O pressuposto desta lei é também profundamente cínico. E é-o porque é uma lei dissimulada, não assumida nos seus propósitos. Isto porque diz que o Estado português reconhece este direito apenas aos casais e aos cidadãos a viver em união de facto, mas depois não penaliza. Proíbe, sem proibir. Ou seja, impede, sem penalizar. O que na prática vai resultar na situação em que as mulheres sós e os casais de lésbicas não vão poder recorrer à comparticipação do Estado ou aos serviços do Estado para fazerem uma inseminação artificial. Mas as que têm capacidade económica vão poder fazê-la em clínicas privadas em Portugal ou no estrangeiro. E depois apenas têm de arranjar um amigo homem que assuma e dê o nome para o registo civil, como já hoje acontece a muitas mulheres que decidem optar pela chamada produção independente.
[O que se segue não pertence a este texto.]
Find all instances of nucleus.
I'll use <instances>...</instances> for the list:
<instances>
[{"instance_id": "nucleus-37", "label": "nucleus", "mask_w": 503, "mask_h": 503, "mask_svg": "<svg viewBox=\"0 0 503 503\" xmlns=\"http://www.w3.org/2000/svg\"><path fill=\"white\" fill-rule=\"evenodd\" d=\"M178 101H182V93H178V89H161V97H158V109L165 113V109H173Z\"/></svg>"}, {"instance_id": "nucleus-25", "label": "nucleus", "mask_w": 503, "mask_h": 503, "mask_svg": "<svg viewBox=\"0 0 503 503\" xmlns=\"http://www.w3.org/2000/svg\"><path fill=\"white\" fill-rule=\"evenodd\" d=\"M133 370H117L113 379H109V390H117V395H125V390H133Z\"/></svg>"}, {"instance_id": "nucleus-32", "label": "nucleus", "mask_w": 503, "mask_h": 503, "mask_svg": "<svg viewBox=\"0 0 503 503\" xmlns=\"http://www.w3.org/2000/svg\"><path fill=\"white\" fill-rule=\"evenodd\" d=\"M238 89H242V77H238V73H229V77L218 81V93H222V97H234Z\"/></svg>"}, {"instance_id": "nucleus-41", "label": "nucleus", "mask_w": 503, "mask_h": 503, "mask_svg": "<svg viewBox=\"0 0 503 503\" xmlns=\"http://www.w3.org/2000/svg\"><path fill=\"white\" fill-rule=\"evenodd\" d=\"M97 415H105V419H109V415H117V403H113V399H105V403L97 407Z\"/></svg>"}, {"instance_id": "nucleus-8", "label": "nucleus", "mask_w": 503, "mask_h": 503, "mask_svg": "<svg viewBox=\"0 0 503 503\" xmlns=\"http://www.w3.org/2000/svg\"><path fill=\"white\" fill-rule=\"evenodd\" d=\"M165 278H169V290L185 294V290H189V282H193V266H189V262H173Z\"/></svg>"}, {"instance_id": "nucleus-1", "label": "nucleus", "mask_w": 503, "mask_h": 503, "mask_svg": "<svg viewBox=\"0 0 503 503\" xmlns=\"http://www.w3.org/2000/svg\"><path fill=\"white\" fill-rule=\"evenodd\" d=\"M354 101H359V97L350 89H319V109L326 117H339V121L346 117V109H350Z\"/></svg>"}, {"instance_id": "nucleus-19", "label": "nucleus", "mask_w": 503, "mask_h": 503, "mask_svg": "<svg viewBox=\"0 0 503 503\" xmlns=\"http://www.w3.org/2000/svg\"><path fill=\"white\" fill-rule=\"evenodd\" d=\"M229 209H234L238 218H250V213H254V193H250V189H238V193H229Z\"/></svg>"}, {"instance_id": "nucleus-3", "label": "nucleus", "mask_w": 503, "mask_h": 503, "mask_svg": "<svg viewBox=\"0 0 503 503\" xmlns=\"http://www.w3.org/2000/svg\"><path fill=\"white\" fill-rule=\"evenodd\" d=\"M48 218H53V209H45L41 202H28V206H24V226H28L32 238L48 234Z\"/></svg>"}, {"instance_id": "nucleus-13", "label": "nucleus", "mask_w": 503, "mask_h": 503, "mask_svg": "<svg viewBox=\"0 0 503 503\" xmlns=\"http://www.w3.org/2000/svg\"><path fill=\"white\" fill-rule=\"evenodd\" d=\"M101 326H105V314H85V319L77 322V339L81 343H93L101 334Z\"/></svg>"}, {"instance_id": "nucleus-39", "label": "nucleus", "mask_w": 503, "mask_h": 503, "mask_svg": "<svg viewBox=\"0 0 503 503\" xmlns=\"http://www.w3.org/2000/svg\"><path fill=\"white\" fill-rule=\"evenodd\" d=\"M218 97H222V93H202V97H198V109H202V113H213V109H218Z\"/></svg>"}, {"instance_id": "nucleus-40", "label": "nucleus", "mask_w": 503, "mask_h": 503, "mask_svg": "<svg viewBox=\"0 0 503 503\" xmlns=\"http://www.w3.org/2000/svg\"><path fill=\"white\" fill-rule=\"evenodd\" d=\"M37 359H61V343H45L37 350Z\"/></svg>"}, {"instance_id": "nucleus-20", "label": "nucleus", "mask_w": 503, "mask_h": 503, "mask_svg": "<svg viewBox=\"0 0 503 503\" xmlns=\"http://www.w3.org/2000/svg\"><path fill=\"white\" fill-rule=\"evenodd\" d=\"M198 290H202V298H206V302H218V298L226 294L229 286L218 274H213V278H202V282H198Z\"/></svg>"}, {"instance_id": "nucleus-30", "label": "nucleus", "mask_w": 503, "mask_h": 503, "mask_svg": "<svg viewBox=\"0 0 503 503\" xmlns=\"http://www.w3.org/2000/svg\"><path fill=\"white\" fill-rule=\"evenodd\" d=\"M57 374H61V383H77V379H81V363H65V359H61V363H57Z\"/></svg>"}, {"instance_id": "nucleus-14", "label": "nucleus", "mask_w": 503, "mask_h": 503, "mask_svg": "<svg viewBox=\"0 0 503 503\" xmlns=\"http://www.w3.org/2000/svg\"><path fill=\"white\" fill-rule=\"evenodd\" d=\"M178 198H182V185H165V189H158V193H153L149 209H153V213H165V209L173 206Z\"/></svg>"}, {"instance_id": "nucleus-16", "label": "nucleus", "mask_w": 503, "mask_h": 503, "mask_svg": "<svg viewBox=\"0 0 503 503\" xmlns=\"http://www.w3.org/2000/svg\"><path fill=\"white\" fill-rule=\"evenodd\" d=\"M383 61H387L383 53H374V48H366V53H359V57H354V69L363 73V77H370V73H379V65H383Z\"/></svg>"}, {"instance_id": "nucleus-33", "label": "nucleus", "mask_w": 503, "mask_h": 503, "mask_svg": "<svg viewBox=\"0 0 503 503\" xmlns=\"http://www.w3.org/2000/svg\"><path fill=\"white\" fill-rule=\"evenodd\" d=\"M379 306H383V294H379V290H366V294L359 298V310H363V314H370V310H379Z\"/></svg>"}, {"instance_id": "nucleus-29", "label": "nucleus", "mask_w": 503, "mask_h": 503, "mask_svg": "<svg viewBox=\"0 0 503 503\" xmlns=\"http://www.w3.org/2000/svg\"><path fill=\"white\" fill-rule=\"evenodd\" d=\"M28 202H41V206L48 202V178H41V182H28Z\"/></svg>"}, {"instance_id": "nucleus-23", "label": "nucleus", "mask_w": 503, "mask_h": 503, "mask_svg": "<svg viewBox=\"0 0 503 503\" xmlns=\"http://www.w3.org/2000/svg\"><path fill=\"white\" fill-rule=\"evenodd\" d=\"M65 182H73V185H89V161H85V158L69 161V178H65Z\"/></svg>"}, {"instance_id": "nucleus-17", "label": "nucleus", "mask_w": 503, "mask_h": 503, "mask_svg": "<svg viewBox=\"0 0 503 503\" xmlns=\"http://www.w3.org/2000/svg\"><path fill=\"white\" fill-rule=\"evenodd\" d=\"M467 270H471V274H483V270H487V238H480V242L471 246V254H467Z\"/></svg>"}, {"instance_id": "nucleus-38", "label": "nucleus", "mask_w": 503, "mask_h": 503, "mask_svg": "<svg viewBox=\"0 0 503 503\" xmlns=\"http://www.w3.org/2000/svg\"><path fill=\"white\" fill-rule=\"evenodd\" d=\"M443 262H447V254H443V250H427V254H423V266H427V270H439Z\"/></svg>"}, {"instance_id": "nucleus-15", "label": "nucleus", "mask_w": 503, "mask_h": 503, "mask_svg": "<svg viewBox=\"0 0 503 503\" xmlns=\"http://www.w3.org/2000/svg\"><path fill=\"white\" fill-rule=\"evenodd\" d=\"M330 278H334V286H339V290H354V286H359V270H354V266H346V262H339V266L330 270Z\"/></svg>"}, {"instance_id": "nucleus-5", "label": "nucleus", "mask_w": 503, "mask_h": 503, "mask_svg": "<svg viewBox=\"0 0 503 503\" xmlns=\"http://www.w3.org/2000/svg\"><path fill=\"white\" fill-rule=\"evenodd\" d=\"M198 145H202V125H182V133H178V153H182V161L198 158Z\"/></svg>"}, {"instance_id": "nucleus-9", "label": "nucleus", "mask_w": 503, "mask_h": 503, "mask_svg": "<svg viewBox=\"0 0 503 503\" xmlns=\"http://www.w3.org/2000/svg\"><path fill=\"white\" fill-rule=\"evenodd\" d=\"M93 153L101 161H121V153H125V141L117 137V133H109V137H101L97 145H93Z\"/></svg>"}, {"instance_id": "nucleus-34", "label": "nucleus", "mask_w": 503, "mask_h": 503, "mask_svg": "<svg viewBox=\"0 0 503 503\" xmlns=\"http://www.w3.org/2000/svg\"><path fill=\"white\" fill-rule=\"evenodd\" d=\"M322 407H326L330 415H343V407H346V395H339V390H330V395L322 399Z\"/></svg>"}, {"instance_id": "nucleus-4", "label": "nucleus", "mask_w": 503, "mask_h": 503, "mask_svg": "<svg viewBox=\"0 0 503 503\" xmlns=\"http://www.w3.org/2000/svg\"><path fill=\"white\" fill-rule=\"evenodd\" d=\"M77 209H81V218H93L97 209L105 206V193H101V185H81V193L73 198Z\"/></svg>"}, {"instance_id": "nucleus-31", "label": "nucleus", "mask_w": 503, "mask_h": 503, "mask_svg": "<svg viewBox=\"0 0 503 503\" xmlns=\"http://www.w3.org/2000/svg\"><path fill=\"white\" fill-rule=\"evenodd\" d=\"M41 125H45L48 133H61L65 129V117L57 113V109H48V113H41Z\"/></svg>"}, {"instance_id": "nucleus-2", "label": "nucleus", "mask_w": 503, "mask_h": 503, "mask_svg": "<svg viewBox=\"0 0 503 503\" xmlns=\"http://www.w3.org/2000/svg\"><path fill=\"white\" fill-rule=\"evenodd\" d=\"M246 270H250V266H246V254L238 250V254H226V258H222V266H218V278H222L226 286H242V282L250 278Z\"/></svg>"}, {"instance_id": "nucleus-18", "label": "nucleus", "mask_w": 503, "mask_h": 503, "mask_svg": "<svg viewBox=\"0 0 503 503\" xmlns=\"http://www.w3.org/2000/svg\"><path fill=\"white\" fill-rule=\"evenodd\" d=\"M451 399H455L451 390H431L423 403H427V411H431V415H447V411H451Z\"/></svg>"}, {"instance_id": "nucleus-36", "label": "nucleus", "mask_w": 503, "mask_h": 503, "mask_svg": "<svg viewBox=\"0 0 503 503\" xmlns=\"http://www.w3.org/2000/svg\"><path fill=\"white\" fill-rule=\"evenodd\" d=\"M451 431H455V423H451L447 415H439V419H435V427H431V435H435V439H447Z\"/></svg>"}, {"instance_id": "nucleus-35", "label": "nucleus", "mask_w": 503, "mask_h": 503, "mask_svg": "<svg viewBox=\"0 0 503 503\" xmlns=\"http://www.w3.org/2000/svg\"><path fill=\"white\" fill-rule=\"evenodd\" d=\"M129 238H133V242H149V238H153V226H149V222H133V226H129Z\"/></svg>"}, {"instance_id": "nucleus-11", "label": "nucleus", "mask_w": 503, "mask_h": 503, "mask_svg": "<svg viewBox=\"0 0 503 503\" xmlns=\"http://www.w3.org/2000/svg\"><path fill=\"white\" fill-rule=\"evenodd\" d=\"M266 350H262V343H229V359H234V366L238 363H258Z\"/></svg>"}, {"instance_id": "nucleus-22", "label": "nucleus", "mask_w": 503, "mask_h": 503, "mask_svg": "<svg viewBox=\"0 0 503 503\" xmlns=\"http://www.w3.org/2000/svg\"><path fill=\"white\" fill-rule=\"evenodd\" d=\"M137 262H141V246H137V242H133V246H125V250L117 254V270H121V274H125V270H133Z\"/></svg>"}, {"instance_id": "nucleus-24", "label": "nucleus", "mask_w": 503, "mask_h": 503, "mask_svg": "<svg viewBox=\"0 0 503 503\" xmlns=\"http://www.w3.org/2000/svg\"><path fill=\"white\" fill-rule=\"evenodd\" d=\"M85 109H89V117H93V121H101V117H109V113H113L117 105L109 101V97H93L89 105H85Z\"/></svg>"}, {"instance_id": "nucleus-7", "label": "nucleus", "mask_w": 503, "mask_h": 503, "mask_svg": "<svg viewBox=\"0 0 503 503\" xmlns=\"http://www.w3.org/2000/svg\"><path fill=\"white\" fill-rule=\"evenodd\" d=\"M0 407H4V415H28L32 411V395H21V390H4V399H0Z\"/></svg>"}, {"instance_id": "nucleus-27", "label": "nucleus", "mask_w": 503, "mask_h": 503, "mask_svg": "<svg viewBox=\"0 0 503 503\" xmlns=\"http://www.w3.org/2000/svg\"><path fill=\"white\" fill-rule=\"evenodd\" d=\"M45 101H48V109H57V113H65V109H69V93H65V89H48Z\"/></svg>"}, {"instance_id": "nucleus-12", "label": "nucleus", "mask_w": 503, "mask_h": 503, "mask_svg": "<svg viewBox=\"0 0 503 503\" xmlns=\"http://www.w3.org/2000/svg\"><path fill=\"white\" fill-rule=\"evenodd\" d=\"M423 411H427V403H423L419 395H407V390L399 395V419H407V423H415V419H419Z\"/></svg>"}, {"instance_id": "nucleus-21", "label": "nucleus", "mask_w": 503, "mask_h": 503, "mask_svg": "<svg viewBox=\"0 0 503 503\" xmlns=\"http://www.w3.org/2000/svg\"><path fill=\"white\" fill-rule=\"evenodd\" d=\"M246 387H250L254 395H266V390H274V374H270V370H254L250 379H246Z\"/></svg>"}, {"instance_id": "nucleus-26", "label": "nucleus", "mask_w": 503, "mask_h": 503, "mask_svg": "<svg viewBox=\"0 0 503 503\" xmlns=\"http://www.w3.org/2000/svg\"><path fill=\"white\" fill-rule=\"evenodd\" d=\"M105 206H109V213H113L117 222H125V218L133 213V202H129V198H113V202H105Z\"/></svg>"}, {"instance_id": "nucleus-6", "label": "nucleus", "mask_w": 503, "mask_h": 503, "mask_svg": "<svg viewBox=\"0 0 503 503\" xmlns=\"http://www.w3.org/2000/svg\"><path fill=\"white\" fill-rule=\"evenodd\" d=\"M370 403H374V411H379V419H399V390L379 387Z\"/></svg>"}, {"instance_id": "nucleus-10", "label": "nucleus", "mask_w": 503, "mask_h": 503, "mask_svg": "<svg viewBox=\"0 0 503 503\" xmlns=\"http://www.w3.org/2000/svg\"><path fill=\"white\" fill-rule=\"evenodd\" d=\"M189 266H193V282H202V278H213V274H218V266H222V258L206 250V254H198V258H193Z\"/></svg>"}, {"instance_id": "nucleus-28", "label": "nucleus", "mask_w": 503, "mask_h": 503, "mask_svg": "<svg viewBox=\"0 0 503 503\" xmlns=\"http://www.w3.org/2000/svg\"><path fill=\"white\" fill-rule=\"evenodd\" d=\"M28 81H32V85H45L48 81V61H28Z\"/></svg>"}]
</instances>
P.S. - Pessoalmente considero que esta lei não deve ser referendada pelas questões de bioética que envolve. Mais: a forma como o movimento pró-referendo conduziu o processo tornou-o inútil. Entregar as assinaturas na AR no dia da votação final global do diploma em causa e tentar suspender o processo legislativo é, no mínimo, desconhecer a lei do referendo. Para já não falar em falta de respeito democrático por um Parlamento eleito pelo voto popular.